Первым человеком, которого мне хотелось увидеть и узнать, была А.Л. Толстая. Она тогда стояла во главе учреждения, перевозившего за американский счет “перемещенных лиц” из Германии и других стран в США, устраивавшего их на работу – грамотных и неграмотных, академиков, грузчиков, изобретателей и судомоев. В этом учреждении за конторскими столами сидели служащие, и одна из них, записав мою фамилию, попросила меня подождать. Зная, как А.Л. занята, я намекнула, что могу уйти и прийти завтра, что мне не к спеху, но я ждала всего минут двадцать, не больше, когда открылась дверь кабинета и на меня строго посмотрела сквозь толстые очки очень полная, но какая-то ладная, мускулистая, подтянутая особа с широким лицом, гладко причесанная, со следами “породы” и особой тщательностью в одежде: ясно было при первом взгляде на нее, что все на ней добротное, чистое, даже хрустящее, выутюженное, как и она сама, с блестящим от хорошего мыла лицом, с лакированными бесцветным лаком ногтями и черепаховыми гребнями в старомодной прическе.

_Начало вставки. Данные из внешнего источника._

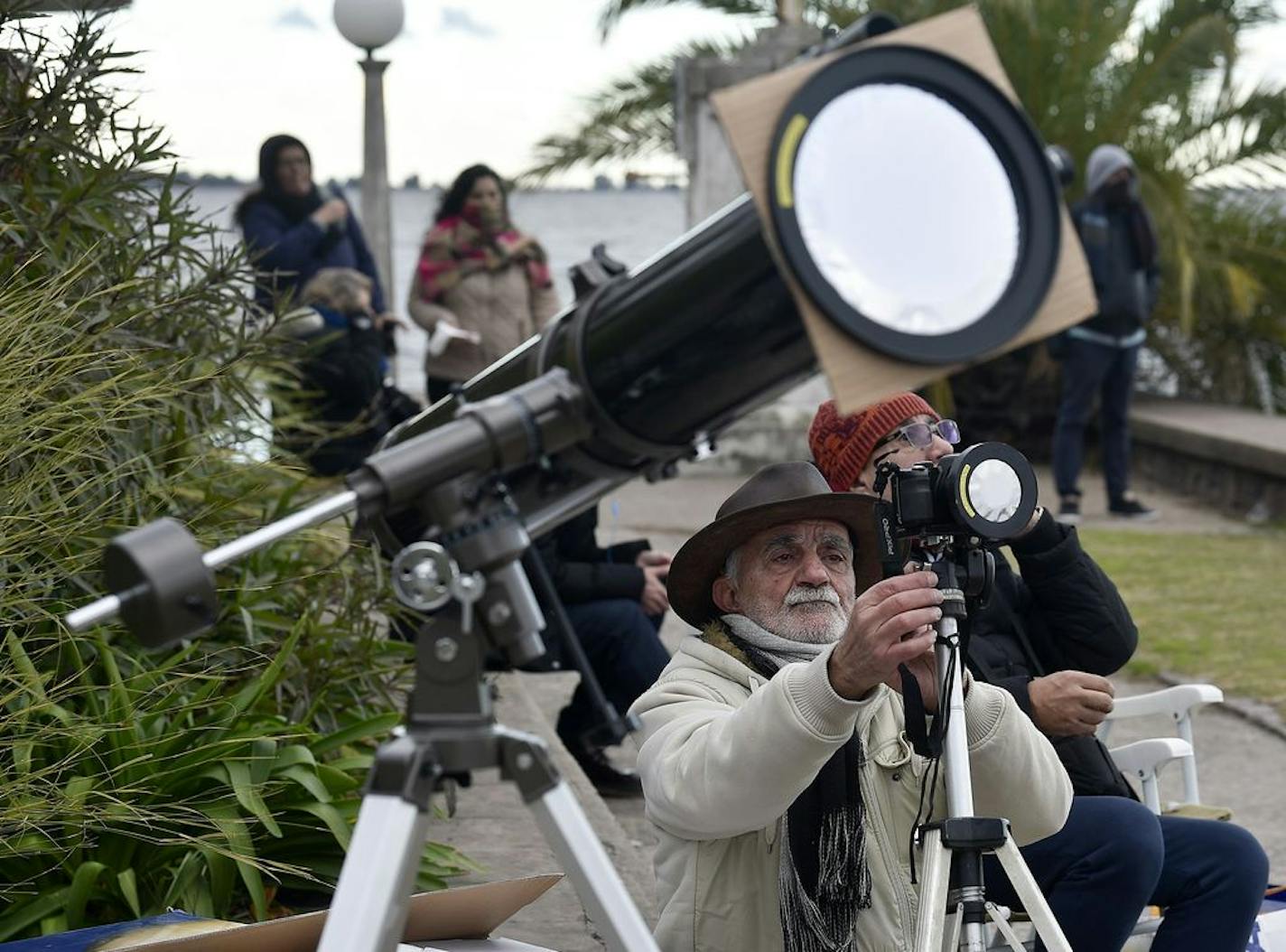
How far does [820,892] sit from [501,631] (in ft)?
4.56

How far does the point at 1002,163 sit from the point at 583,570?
3.97m

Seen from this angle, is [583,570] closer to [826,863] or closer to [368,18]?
[826,863]

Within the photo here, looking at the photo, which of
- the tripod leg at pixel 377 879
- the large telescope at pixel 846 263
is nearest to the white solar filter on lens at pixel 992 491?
the large telescope at pixel 846 263

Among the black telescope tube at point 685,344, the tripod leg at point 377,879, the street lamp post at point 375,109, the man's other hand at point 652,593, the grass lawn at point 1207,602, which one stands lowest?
the grass lawn at point 1207,602

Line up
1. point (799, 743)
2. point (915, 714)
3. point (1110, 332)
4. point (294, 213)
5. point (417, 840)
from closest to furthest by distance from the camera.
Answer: point (417, 840)
point (799, 743)
point (915, 714)
point (294, 213)
point (1110, 332)

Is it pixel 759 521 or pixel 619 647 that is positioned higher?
pixel 759 521

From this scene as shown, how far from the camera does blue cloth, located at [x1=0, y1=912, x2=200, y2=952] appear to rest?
279cm

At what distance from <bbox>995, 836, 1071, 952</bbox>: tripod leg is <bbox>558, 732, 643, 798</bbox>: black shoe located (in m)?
3.05

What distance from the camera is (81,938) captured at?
2832mm

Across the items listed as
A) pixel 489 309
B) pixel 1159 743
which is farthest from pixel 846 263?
pixel 489 309

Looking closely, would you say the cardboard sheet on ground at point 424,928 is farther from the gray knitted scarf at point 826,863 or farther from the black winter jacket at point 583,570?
the black winter jacket at point 583,570

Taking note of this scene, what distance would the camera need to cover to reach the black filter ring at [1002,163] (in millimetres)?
1697

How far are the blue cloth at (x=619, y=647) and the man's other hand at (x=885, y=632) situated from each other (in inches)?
118

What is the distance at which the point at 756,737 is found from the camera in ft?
8.99
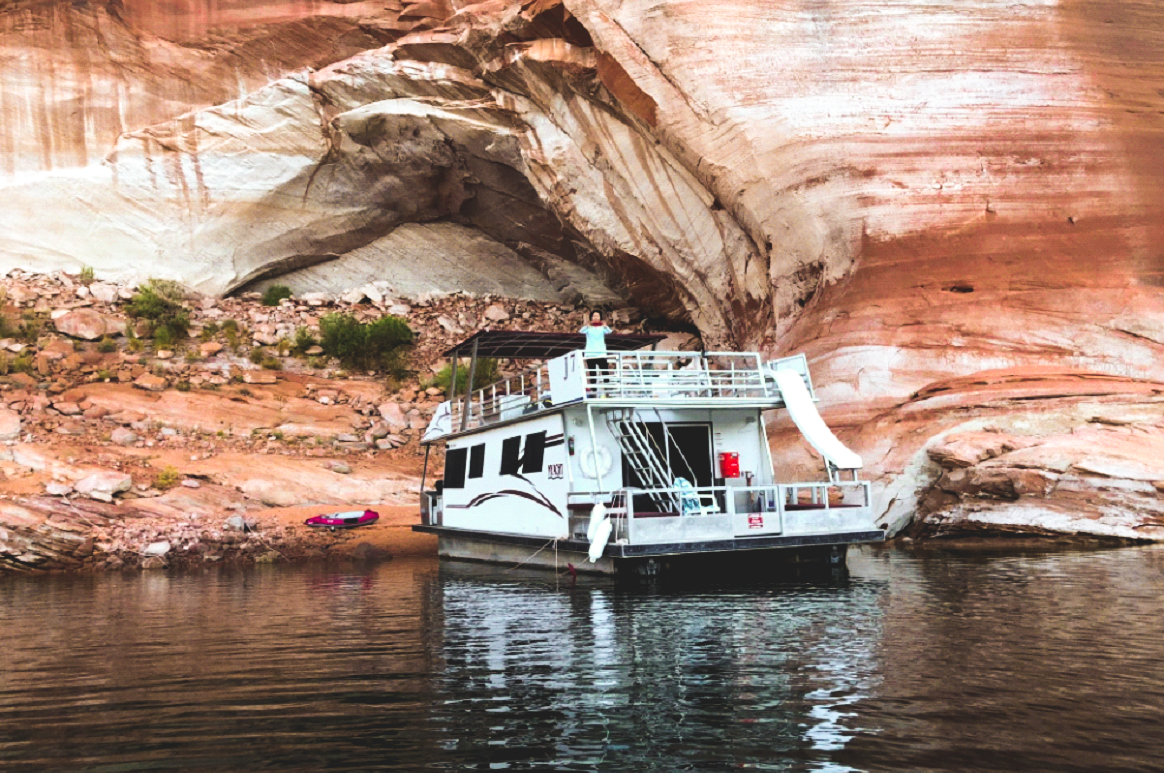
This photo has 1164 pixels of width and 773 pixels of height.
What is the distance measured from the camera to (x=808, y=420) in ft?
54.6

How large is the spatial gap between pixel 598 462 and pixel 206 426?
1745cm

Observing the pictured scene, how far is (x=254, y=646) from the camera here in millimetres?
10719

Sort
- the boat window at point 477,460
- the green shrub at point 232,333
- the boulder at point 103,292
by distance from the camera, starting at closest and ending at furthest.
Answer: the boat window at point 477,460 < the green shrub at point 232,333 < the boulder at point 103,292

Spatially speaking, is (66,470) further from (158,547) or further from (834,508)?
(834,508)

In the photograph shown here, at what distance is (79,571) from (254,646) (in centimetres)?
1298

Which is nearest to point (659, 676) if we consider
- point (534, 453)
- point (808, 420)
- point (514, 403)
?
point (808, 420)

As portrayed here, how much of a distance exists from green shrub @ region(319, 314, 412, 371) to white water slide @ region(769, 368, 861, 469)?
19.8 m

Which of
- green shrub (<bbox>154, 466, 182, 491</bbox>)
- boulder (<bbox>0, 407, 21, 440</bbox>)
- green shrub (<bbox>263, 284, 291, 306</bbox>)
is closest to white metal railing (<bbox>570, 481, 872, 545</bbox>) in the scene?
green shrub (<bbox>154, 466, 182, 491</bbox>)

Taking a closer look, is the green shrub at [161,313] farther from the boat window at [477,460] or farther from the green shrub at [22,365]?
the boat window at [477,460]

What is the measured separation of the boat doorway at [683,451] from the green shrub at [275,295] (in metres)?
24.2

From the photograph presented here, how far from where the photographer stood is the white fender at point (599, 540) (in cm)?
1438

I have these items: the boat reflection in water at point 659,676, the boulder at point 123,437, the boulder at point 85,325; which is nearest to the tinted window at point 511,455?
the boat reflection in water at point 659,676

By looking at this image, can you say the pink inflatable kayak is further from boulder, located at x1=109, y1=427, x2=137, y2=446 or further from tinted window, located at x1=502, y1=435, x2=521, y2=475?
boulder, located at x1=109, y1=427, x2=137, y2=446

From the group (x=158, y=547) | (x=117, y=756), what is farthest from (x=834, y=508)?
(x=158, y=547)
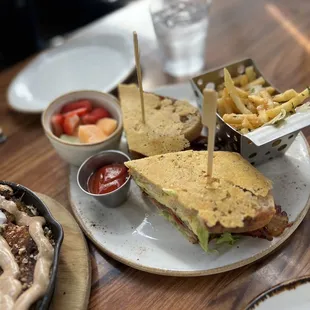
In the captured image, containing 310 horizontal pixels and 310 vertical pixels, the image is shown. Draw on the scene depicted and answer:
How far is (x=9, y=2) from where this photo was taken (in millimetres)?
3254

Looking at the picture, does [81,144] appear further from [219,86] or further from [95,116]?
[219,86]

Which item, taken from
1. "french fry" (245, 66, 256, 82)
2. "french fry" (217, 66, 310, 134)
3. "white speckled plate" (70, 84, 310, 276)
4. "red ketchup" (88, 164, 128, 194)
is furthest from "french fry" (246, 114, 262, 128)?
"red ketchup" (88, 164, 128, 194)

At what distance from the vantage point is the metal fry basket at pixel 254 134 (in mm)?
1423

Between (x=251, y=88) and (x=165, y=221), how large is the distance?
2.01ft

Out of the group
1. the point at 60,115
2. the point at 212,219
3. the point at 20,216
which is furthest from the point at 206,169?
the point at 60,115

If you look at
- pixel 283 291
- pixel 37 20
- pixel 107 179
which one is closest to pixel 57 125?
pixel 107 179

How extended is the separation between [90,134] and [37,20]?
2.20 meters

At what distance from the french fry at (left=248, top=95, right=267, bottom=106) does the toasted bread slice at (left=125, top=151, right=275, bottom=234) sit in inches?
8.7

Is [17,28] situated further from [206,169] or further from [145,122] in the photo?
[206,169]

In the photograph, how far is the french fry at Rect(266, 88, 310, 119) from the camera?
1485 mm

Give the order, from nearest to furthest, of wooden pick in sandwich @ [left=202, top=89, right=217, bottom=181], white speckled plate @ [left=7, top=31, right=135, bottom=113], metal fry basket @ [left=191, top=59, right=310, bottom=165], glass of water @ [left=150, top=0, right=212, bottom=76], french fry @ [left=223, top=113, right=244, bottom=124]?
wooden pick in sandwich @ [left=202, top=89, right=217, bottom=181] < metal fry basket @ [left=191, top=59, right=310, bottom=165] < french fry @ [left=223, top=113, right=244, bottom=124] < glass of water @ [left=150, top=0, right=212, bottom=76] < white speckled plate @ [left=7, top=31, right=135, bottom=113]

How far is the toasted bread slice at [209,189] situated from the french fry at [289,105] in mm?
182

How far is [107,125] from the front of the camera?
1791 mm

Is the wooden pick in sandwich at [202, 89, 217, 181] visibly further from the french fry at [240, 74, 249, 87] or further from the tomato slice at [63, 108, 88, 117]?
the tomato slice at [63, 108, 88, 117]
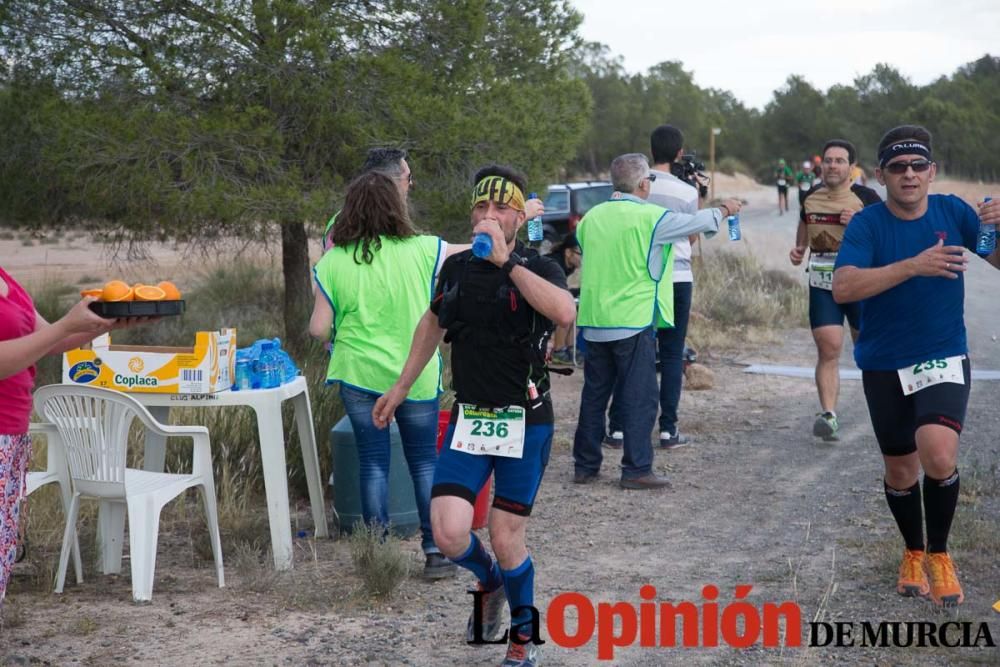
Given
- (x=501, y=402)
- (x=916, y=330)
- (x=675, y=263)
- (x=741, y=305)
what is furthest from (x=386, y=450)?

– Войдите, – сказала она, словно женщина-врач, открывая дверь в приемную и впуская пациентку. – Садитесь, – сказала она опять, садясь к письменному столу и серьезно рассматривая меня с головы до ног. – Вы кто? Дочь? Племянница?
Я обомлела. “Переврали фамилию, – была моя первая мысль. – За кого она меня принимает?”
– Кого? – тихо спросила я, придумывая, как бы ее не поставить в неловкое положение.
– Писательницы.
У меня отлегло от сердца.
– Это я и есть.
Надбровные дуги поднялись – бровей было мало, – широкое лицо раздвинулось улыбкой еще шире. Открылись объятия двух сильных рук.
– Это вы? Это я вас полчаса ждать заставила?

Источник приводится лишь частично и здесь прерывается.